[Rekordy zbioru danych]
>>>>

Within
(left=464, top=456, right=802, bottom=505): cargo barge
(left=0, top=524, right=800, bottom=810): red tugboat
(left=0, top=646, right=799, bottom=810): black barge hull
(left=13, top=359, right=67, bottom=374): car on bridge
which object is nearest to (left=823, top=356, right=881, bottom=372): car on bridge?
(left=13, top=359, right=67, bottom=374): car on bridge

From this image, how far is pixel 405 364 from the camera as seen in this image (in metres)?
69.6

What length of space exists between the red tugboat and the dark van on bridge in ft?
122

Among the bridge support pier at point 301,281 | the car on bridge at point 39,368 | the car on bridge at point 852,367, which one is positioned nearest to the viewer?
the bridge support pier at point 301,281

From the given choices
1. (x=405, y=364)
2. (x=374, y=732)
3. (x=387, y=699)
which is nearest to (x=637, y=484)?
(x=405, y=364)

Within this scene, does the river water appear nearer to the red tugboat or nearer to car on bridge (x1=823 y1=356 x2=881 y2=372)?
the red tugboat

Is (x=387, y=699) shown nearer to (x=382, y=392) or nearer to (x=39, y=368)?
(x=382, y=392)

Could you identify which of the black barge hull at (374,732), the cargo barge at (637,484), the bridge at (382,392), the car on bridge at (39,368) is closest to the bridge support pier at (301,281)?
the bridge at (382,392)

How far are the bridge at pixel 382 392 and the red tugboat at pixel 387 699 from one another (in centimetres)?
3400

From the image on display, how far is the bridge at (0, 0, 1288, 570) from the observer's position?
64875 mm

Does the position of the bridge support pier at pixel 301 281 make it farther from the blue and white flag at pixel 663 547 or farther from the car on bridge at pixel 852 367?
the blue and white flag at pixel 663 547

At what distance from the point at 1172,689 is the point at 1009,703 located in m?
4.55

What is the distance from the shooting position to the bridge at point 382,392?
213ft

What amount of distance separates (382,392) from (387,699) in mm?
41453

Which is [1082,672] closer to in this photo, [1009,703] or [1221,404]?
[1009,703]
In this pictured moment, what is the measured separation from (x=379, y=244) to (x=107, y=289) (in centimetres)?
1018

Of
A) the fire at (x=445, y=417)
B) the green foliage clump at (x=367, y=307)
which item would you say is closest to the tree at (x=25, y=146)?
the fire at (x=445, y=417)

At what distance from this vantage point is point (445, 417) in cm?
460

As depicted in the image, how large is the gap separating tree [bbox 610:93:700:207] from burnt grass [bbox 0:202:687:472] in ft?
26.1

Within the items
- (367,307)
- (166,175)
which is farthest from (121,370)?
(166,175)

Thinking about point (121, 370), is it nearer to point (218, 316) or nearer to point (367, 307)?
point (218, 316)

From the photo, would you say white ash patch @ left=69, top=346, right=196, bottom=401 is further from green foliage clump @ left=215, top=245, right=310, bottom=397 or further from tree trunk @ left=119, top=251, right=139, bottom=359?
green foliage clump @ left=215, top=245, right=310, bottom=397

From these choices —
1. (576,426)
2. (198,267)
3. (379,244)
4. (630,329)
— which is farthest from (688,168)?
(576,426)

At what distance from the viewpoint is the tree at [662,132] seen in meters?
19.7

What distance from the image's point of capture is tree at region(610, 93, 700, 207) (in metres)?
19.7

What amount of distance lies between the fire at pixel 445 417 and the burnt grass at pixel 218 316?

<<<<

Zaktualizuj wszystkie rekordy, zamieniając „burnt grass” na „scorched grass”, a resztę pozostaw bez zmian.

Within
(left=464, top=456, right=802, bottom=505): cargo barge
(left=0, top=524, right=800, bottom=810): red tugboat
(left=0, top=646, right=799, bottom=810): black barge hull
(left=13, top=359, right=67, bottom=374): car on bridge
which object is nearest to (left=823, top=356, right=881, bottom=372): car on bridge?
(left=13, top=359, right=67, bottom=374): car on bridge

From this image, how far is pixel 405 364 from the camera as seen in this image (in metres)?
69.6

What length of space exists between the red tugboat and the dark van on bridge in ft?
122

Among the bridge support pier at point 301,281 | the car on bridge at point 39,368 | the car on bridge at point 852,367, which one is positioned nearest to the viewer?
the bridge support pier at point 301,281

From the given choices
1. (x=405, y=364)
2. (x=374, y=732)
3. (x=387, y=699)
which is nearest to (x=637, y=484)?
(x=405, y=364)

Within this scene, does the river water appear nearer to the red tugboat or nearer to car on bridge (x1=823 y1=356 x2=881 y2=372)?
the red tugboat

Is (x=387, y=699) shown nearer to (x=382, y=392) or nearer to (x=39, y=368)?
(x=382, y=392)

Could you identify which of the black barge hull at (374,732), the cargo barge at (637,484), the bridge at (382,392), the car on bridge at (39,368) is closest to the bridge support pier at (301,281)?
the bridge at (382,392)

How far are the bridge at pixel 382 392 and the red tugboat at pixel 387 699 from one another (in centimetres)?
3400

From the image on display, how far is the bridge at (0, 0, 1288, 570) from the observer's position?
64875 mm

Does the position of the bridge support pier at pixel 301 281 make it farther from the blue and white flag at pixel 663 547 or farther from the car on bridge at pixel 852 367?
the blue and white flag at pixel 663 547

At what distance from the point at 1172,689 is the point at 1009,703 located in m?
4.55

What is the distance from the shooting position to the bridge at point 382,392?
213ft

What amount of distance separates (382,392) from (387,699) in mm?
41453

Which is [1082,672] closer to in this photo, [1009,703] or [1221,404]?
[1009,703]
In this pictured moment, what is the measured separation from (x=379, y=244) to (x=107, y=289) (in centimetres)?
1018

Of
A) the fire at (x=445, y=417)
B) the green foliage clump at (x=367, y=307)
which item would you say is closest to the tree at (x=25, y=146)?
the fire at (x=445, y=417)

At what distance from this vantage point is point (445, 417) in cm?
460

As depicted in the image, how large is the gap separating tree [bbox 610:93:700:207] from scorched grass [bbox 0:202:687:472] in ft?
26.1

Within the items
- (367,307)
- (166,175)
which is farthest from (121,370)?
(166,175)

Thinking about point (121, 370), is it nearer to point (218, 316) or nearer to point (367, 307)?
point (218, 316)

From the photo, would you say white ash patch @ left=69, top=346, right=196, bottom=401 is further from green foliage clump @ left=215, top=245, right=310, bottom=397 or further from tree trunk @ left=119, top=251, right=139, bottom=359?
green foliage clump @ left=215, top=245, right=310, bottom=397

From these choices —
1. (576,426)
2. (198,267)
3. (379,244)
4. (630,329)
— which is farthest from (688,168)?
(576,426)

At what distance from the viewpoint is the tree at [662,132] seen in meters?
19.7

What distance from the image's point of capture is tree at region(610, 93, 700, 207) (in metres)?
19.7

What amount of distance lies between the fire at pixel 445 417 and the scorched grass at pixel 218 316?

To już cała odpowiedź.